▶ [Source records]
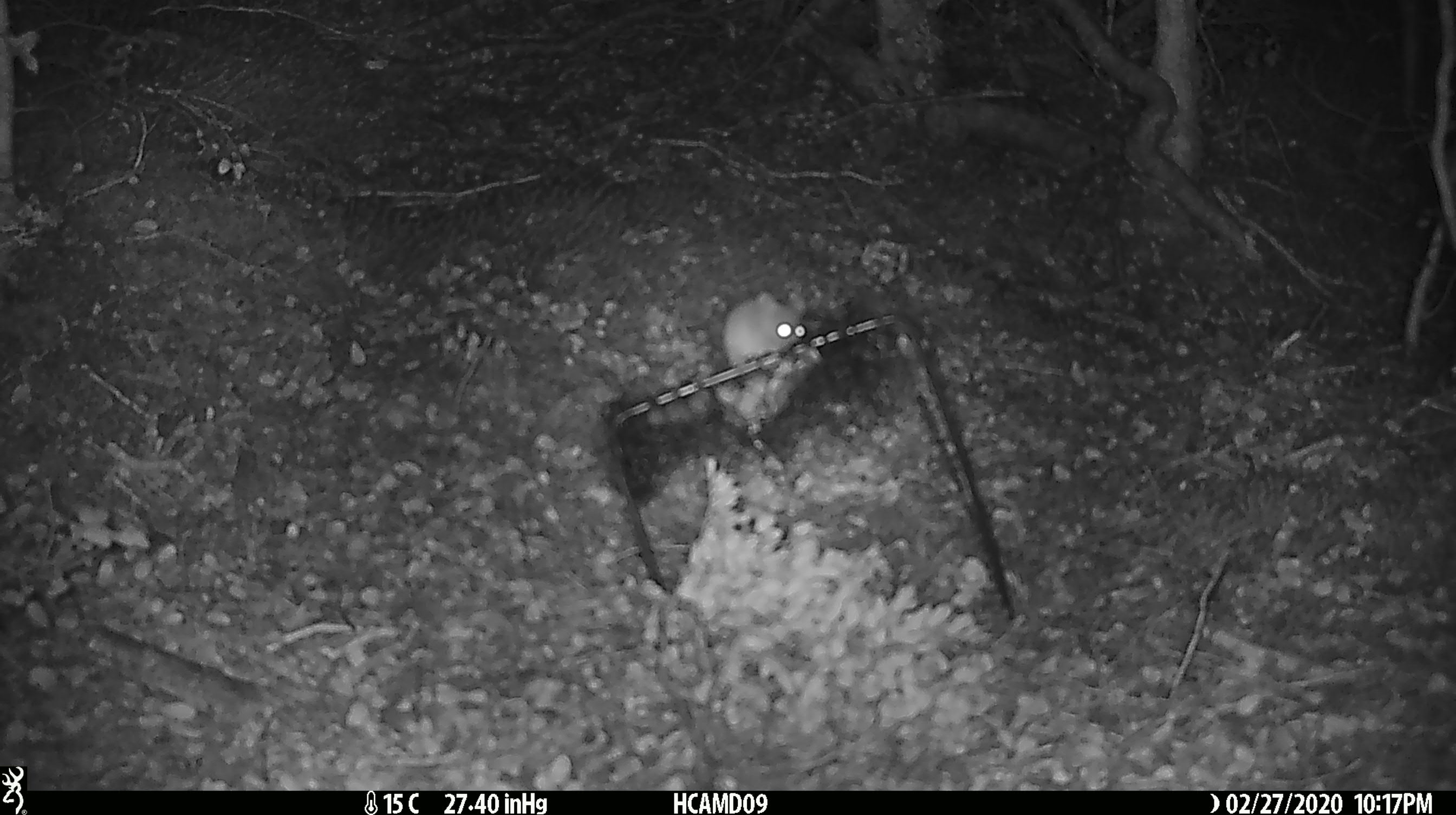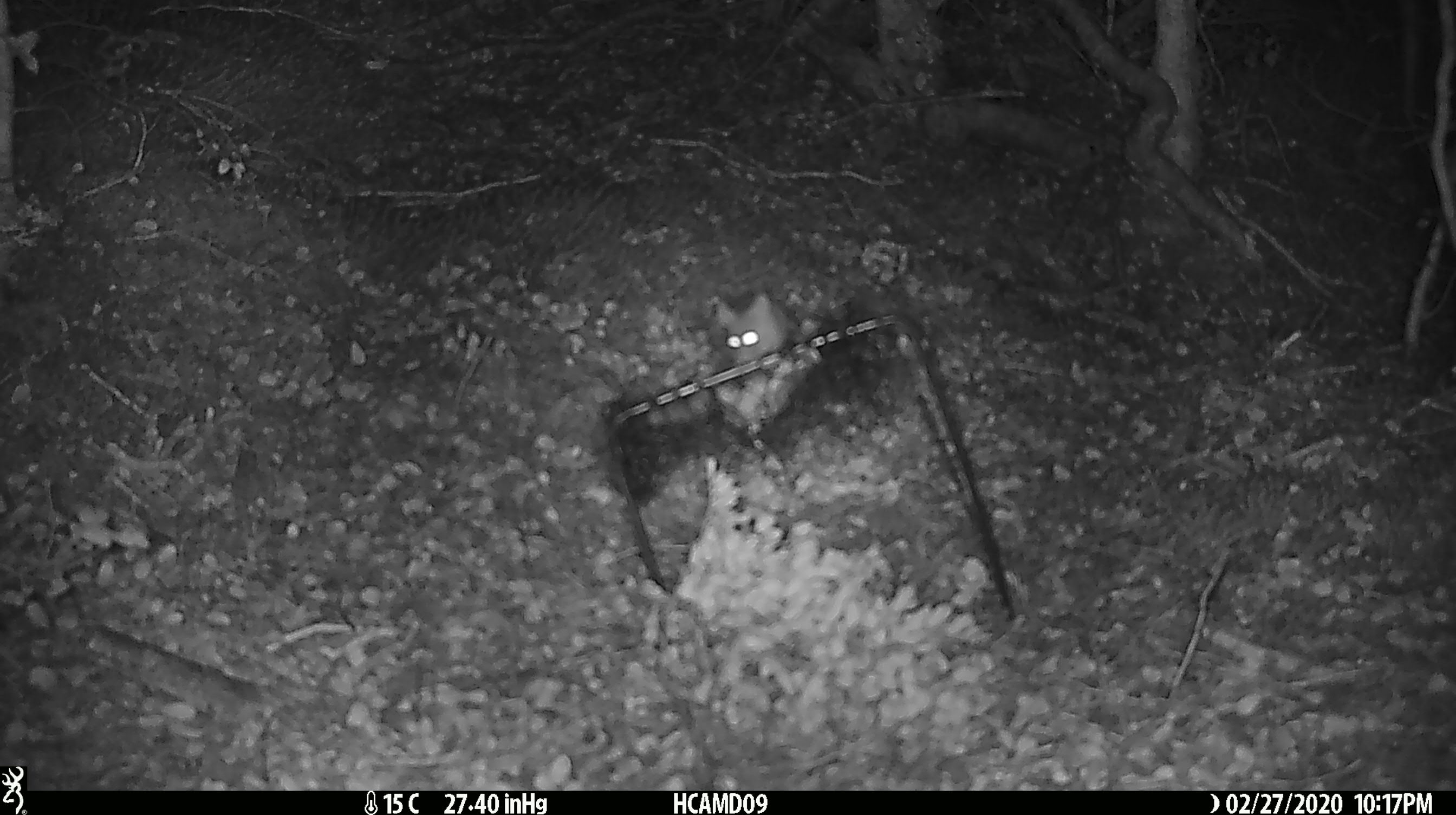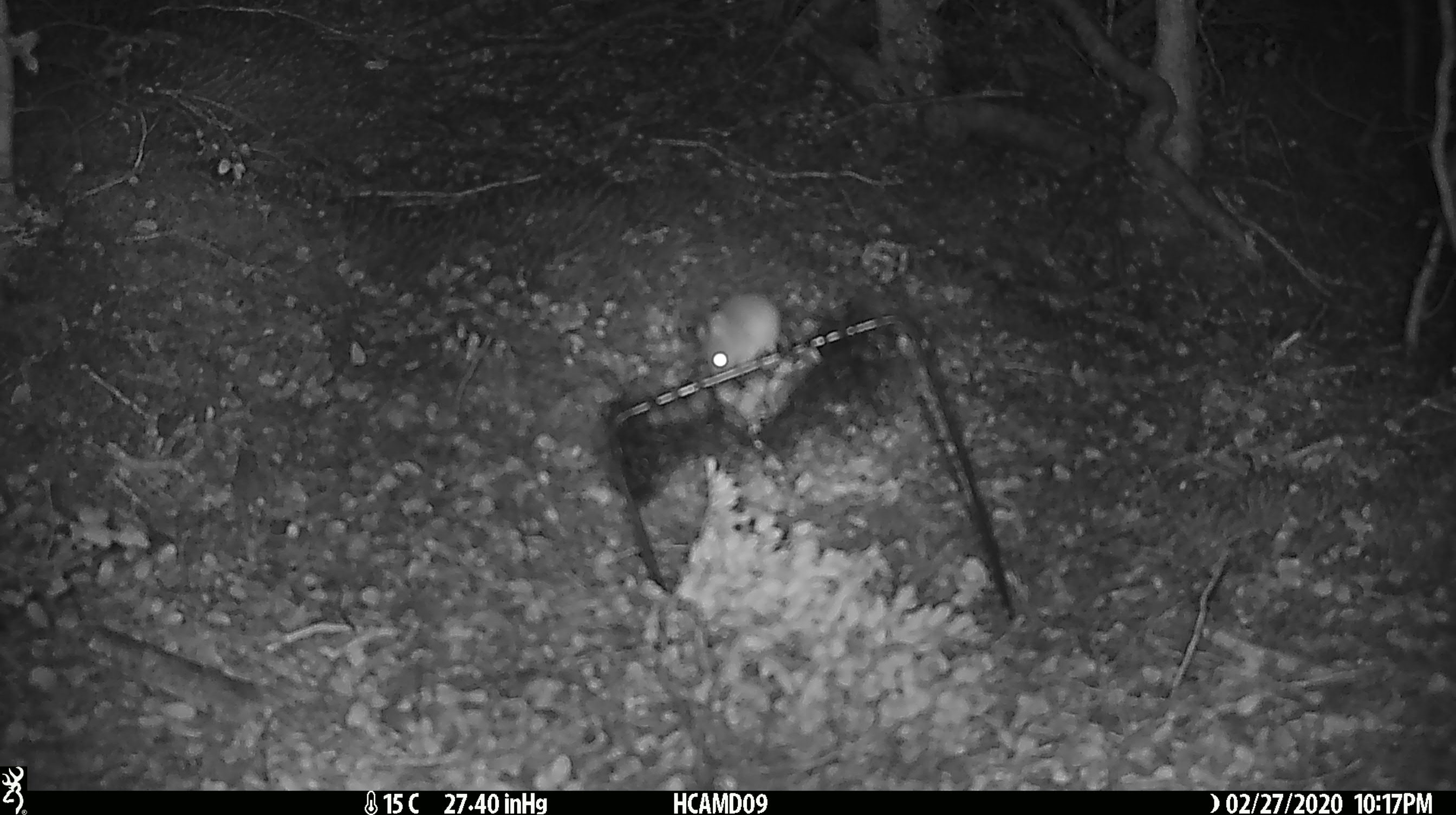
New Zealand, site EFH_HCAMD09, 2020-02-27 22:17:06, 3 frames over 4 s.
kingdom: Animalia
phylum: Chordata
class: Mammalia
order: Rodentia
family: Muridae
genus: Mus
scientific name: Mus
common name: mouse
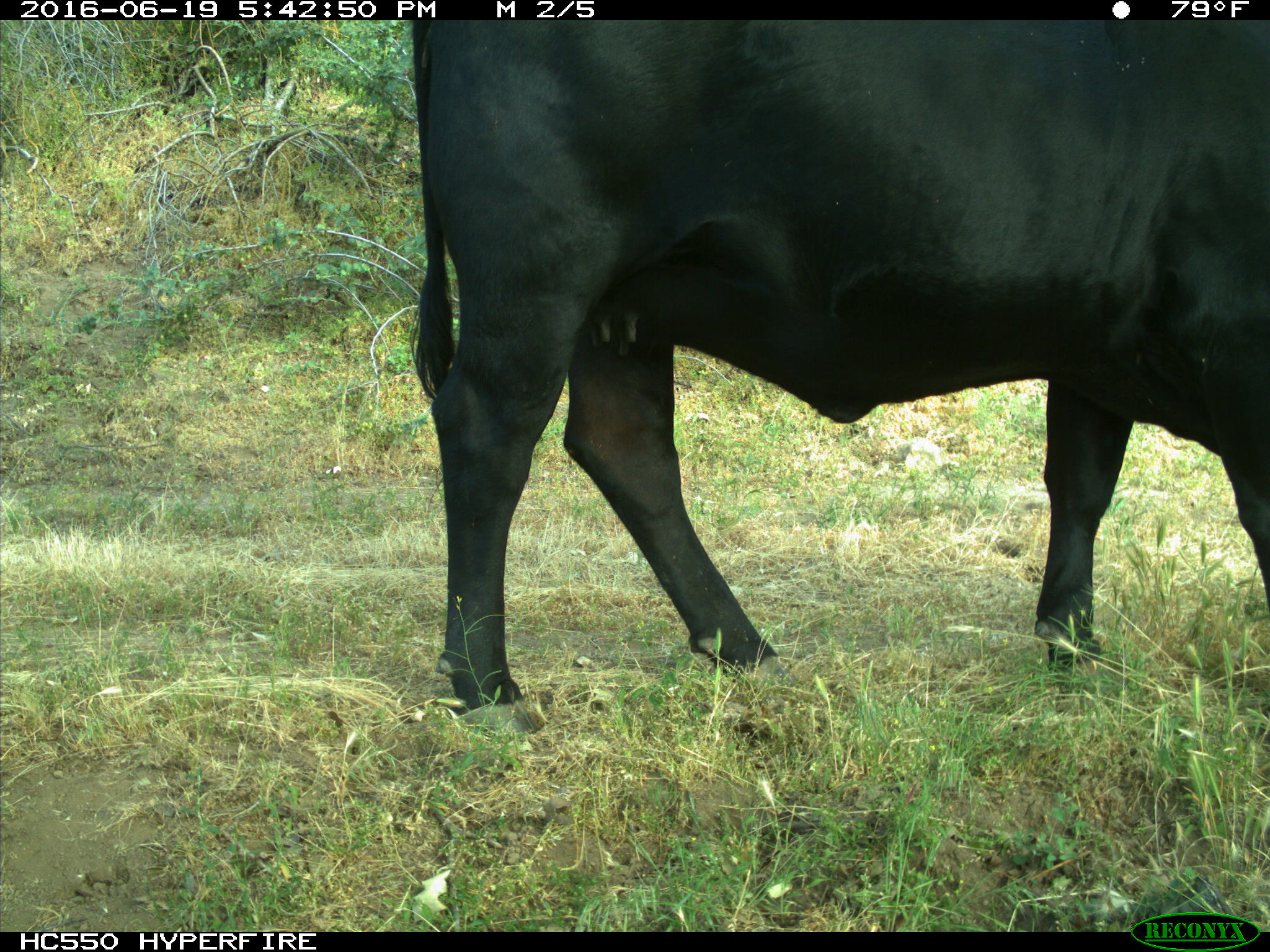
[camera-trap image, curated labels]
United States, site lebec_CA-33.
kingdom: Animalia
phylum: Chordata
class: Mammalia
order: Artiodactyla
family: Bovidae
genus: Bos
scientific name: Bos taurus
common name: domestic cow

▶ [Directions]
Give an exact copy of the line containing "scientific name: Mus" and every line after it through the end of the entries. Pictures are to be dropped.

▶ [Final answer]
scientific name: Mus
common name: mouse
[camera-trap image, curated labels]
United States, site lebec_CA-33.
kingdom: Animalia
phylum: Chordata
class: Mammalia
order: Artiodactyla
family: Bovidae
genus: Bos
scientific name: Bos taurus
common name: domestic cow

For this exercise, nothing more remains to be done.